A further argument in favour of formal N-gram matches is that they are easier to find than maximal matches. If two texts have N successive words in common then that is a formal N-gram match, without further ado. But is it also a maximal N-gram match? We cannot decide without looking at (N+1)-gram matches: if there is an (N+1)-gram match containing the N successive words, then we do not have a maximal N-gram match; otherwise, we do.

My conclusion from the above discussion is that formal N-gram counts should (continue to) be used for computational stylistics.

The Summary spreadsheets that accompany my lists of N-gram matches contain counts of the matches listed. Since the matches listed are maximal, it means that those Summaries contain counts of maximal N-gram matches. Listing matches means listing the tokens, so these counts are counts of tokens, not types.

With formal N-grams, I have provided separate sets of counts, one set produced by counting tokens, the other produced by counting types.

If types make better authorial markers than tokens, then of course we need to use them. But unless that is the case, it makes more sense to use token-based counts, for one very important reason. Token-based counts are *scalable*. What does that mean?

Consider an example. There are 17,778 tokens in *1 Tamburlaine* and 18,158 tokens in *2 Tamburlaine*. How many tokens are there in the two plays together? The answer is easy to work out by addition: it is 35,936. Now, there are 2,422 types in *1 Tamburlaine* and 2,474 types in *2 Tamburlaine*. It would be wildly wrong to add these numbers together and say that there are 4,896 types in the two plays together. That is because the plays have many words in common, which are counted separately as tokens but just once as types. The actual number of types in the two plays is 3,420. It cannot be derived from any other numbers, by addition or any other method, and it must be worked out separately.

If we want to do authorship attribution using large amounts of data, perhaps testing many alternative attributions, then our methods must be scalable. That is, it must be possible for us to scale up from using a handful of numbers to using hundreds, thousands or even millions of numbers. Counts of tokens make this possible; counts of types do not. If we have counted tokens for a large set of plays, or parts of plays, then we can treat the counts as building blocks. We can assemble them in different ways, according to the authorship theories we are testing, simply by adding the right combinations of counts, without having to go back to the texts and make new counts every time. That is why, in tests involving counts, we should always use tokens, unless there is a compelling reason to use types.

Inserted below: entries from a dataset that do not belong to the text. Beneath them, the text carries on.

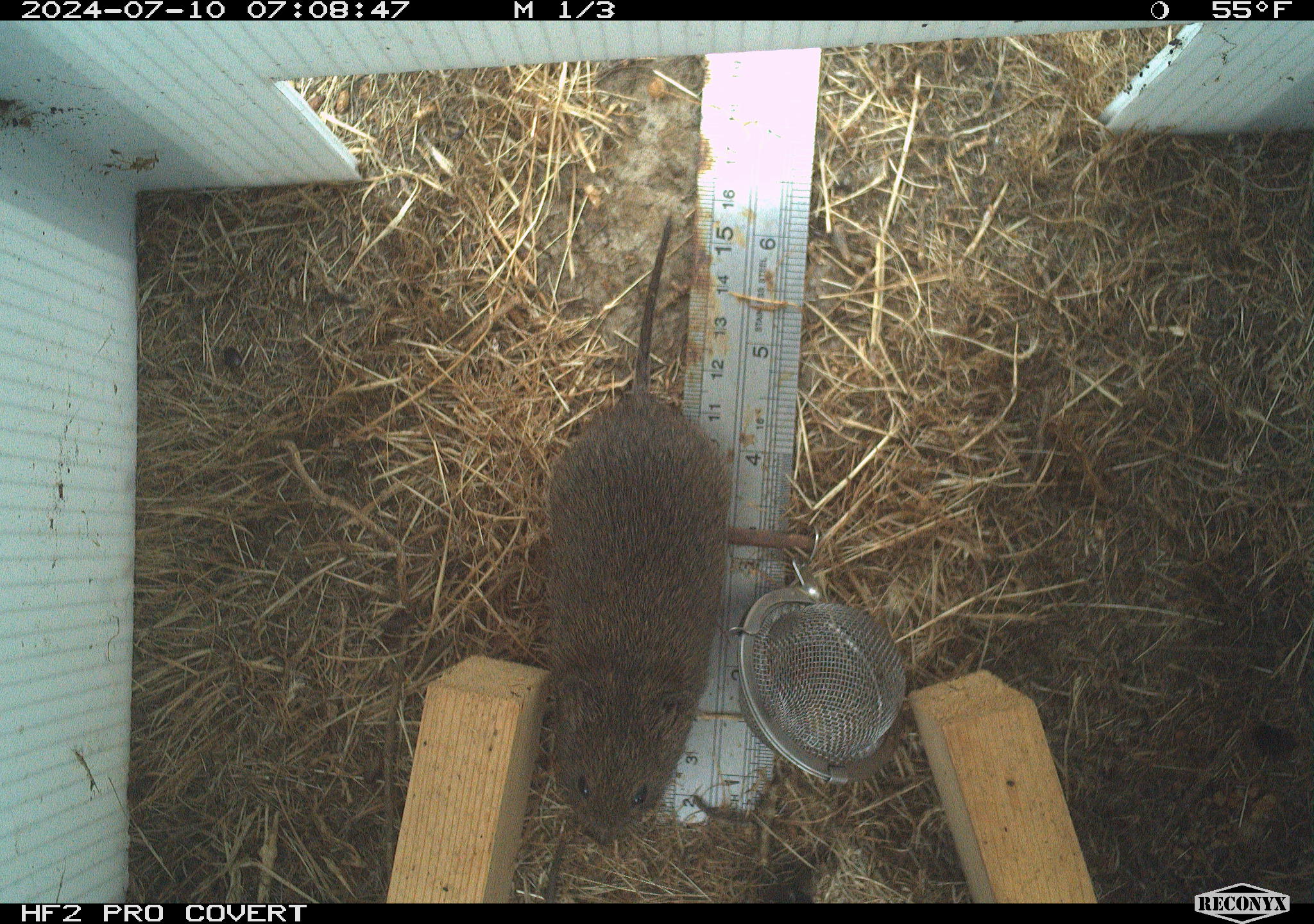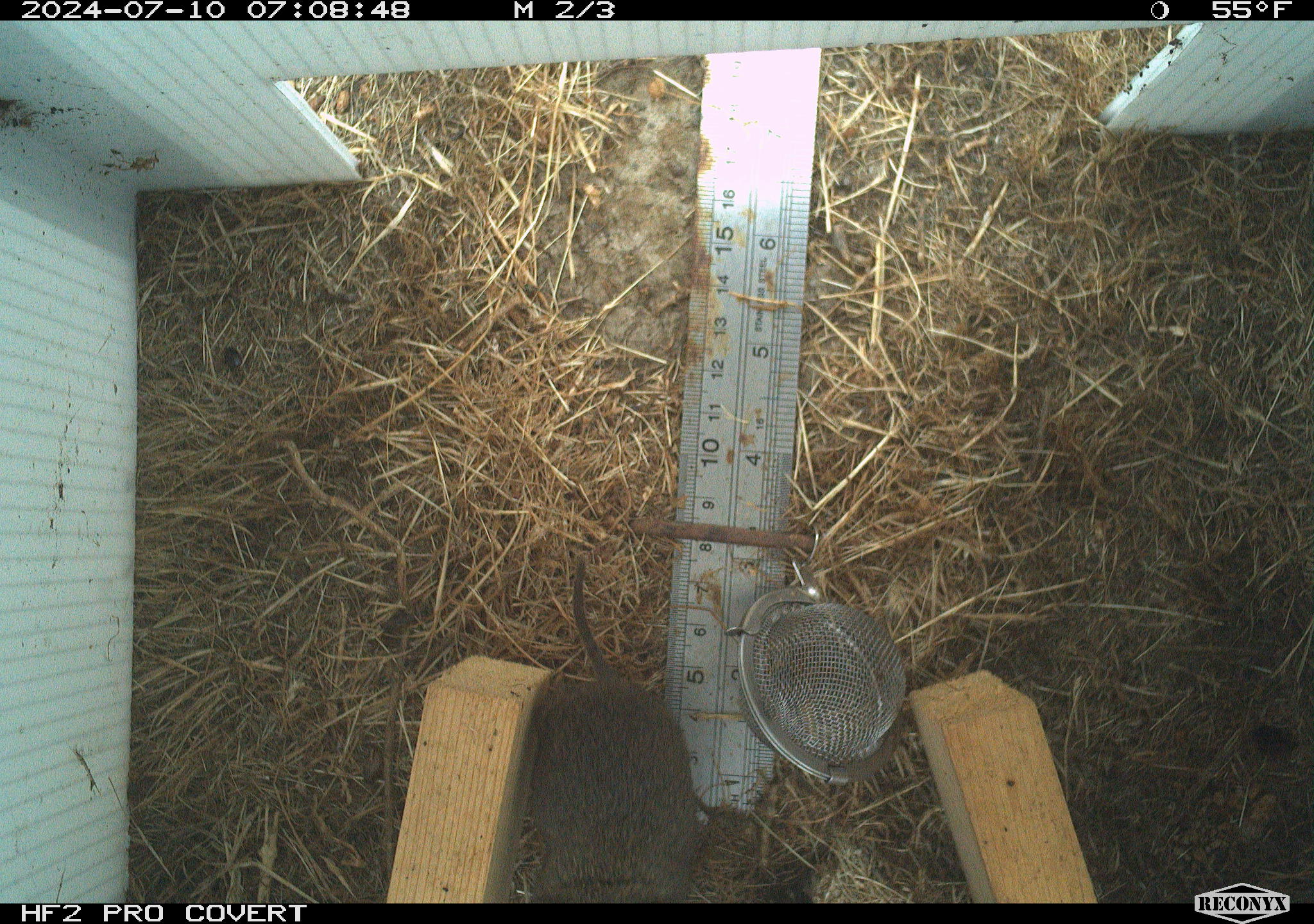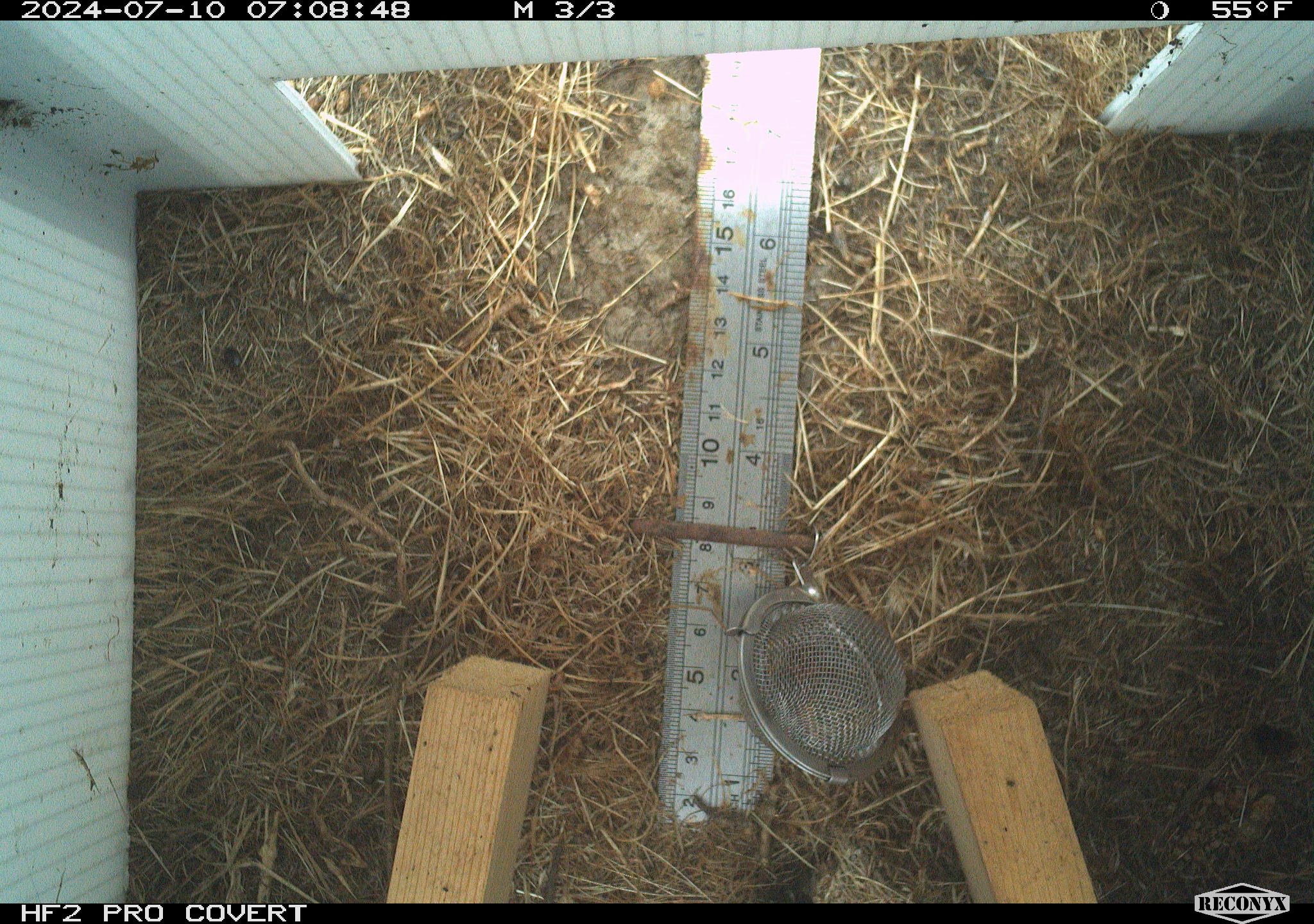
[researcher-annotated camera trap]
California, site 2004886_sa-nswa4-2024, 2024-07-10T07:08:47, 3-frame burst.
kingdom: Animalia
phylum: Chordata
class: Mammalia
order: Rodentia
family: Cricetidae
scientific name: Arvicolinae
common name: voles, lemmings, and muskrats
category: arvicolinae subfamily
Arvicolinae subfamily (voles, lemmings, and muskrats) (Arvicolinae).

My database contains 527 plays, consisting of 9,577,660 words, including stage directions but excluding speech prefixes (of which there are 347,547). A reader of the Summary spreadsheets I have provided, particularly those for formal N-gram matches, may be astonished at the very large numbers of matching N-grams. When a play contains only few tens of thousand words, how can there be tens of millions of matching N-grams for it?

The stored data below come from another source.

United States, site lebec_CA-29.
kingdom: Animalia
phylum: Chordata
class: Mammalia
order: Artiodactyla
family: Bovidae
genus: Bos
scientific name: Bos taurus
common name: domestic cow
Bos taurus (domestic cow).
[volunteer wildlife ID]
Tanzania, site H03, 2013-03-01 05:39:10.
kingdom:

The answer lies in the effects of multiplication. Suppose a phrase occurs three times in one play, and four times in another play. Each of the three occurrences of the phrase in the first play matches with each of its four occurrences in the other play, so we have twelve N-gram matches. When counting formal N-gram matches, I have not excluded any word or phrase from consideration, as I did with maximal matches. When we consider that very common phrases like *and the* and *of the* occur many times in every play, we can understand how the counts become so large. In an extreme case, if *the* occurs a thousand times in each of two plays, it alone contributes a million to the count of formal 1-gram matches between those plays.

The phenomenon is amplified by the fact that my N-gram searches use lemmatized forms of words, not the words themselves. This is the right thing to do, because it allows, for example, singular words to be matched with their plurals. If the searches were not lemma-based, we would miss many thousands of important N-gram matches which ought to be counted. Doing lemma-based searches allows more matches to be found; however, a side-effect is that it inflates counts of 1-gram and, to a lesser extent, 2-gram matches to levels even larger than they would be otherwise.